Cuando la vi publicada en esa página, tal como la llamamos nosotros, callecita La Perla, casi me infarto. Rememoré aquellas largas tardes jugando a la pelota con los hermanos Cancio, doña Marta tomando mates bajo la sombra del sauce y el Manchitas intentando mordernos los tobillos mientras pasábamos en bicicleta. Me dije, algo tengo que hacer para conservar este pedacito de historia, porque algún día los hijos de mis hijos me lo agradecerán.

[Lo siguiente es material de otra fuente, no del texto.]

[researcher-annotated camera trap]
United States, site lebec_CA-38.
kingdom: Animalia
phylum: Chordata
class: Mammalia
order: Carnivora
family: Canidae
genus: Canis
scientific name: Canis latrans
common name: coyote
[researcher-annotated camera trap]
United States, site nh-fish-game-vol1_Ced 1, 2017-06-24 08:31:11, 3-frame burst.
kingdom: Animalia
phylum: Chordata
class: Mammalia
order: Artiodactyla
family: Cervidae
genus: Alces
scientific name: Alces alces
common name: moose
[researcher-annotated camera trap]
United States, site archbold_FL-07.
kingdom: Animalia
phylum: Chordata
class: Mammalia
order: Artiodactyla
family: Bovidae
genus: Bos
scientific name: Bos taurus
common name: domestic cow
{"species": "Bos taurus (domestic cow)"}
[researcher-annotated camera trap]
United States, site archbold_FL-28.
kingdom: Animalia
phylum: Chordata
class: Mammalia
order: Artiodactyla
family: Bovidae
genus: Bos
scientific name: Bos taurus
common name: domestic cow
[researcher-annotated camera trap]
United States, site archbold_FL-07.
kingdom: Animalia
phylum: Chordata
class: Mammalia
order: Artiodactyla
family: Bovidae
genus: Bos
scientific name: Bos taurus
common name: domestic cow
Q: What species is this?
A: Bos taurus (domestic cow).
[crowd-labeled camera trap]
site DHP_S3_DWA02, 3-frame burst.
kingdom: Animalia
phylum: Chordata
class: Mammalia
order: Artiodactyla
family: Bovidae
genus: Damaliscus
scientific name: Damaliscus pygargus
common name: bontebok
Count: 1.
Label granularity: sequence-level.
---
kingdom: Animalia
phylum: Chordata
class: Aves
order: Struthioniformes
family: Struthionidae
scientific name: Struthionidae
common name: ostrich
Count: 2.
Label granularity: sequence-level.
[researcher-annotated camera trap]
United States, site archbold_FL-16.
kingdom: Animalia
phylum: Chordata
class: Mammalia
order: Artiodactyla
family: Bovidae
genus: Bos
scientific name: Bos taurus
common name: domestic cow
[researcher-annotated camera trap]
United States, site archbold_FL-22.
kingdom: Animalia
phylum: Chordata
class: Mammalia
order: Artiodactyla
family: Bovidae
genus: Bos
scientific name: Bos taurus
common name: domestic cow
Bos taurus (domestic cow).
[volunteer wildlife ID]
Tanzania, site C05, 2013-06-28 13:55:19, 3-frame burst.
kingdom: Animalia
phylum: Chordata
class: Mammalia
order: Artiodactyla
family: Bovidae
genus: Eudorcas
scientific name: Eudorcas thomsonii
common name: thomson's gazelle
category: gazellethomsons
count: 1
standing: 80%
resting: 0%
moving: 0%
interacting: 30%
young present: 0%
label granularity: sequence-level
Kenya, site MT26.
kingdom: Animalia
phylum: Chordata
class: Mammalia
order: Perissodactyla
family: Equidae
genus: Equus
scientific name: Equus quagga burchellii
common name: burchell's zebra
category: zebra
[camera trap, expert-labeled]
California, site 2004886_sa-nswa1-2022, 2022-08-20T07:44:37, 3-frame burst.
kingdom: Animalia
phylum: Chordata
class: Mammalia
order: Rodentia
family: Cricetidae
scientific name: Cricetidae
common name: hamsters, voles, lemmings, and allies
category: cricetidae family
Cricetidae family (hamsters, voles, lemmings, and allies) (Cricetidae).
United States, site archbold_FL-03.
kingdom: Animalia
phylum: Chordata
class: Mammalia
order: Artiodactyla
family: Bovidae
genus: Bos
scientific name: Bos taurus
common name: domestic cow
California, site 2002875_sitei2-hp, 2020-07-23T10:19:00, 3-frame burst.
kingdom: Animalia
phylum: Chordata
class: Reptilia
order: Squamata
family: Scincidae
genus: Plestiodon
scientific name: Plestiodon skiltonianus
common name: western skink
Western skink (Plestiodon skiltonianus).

Inventé varios perfiles falsos y largué la artillería pesada: “No es lo que prometen las fotos”, “¡Vaya desilusión!”, “Un callejón y dos árboles mal podados”, “Devuélvanme los dos minutos que me tomó recorrer esa calle de mierda”. Luego comencé a poner carteles con indicaciones incorrectas, que al parecer funcionan, porque he visto grupos de turistas sacando fotos en un terreno baldío creyendo estar en la Perla.

No sé cuáles serán mis próximas estrategias. No descarto amurallar las dos esquinas, eso dependerá de la insistencia del enemigo. Pero de lo que estoy seguro es que lucharé hasta el final de mis días para conservar nuestro último vestigio de identidad. La callecita La Perla, no se toca.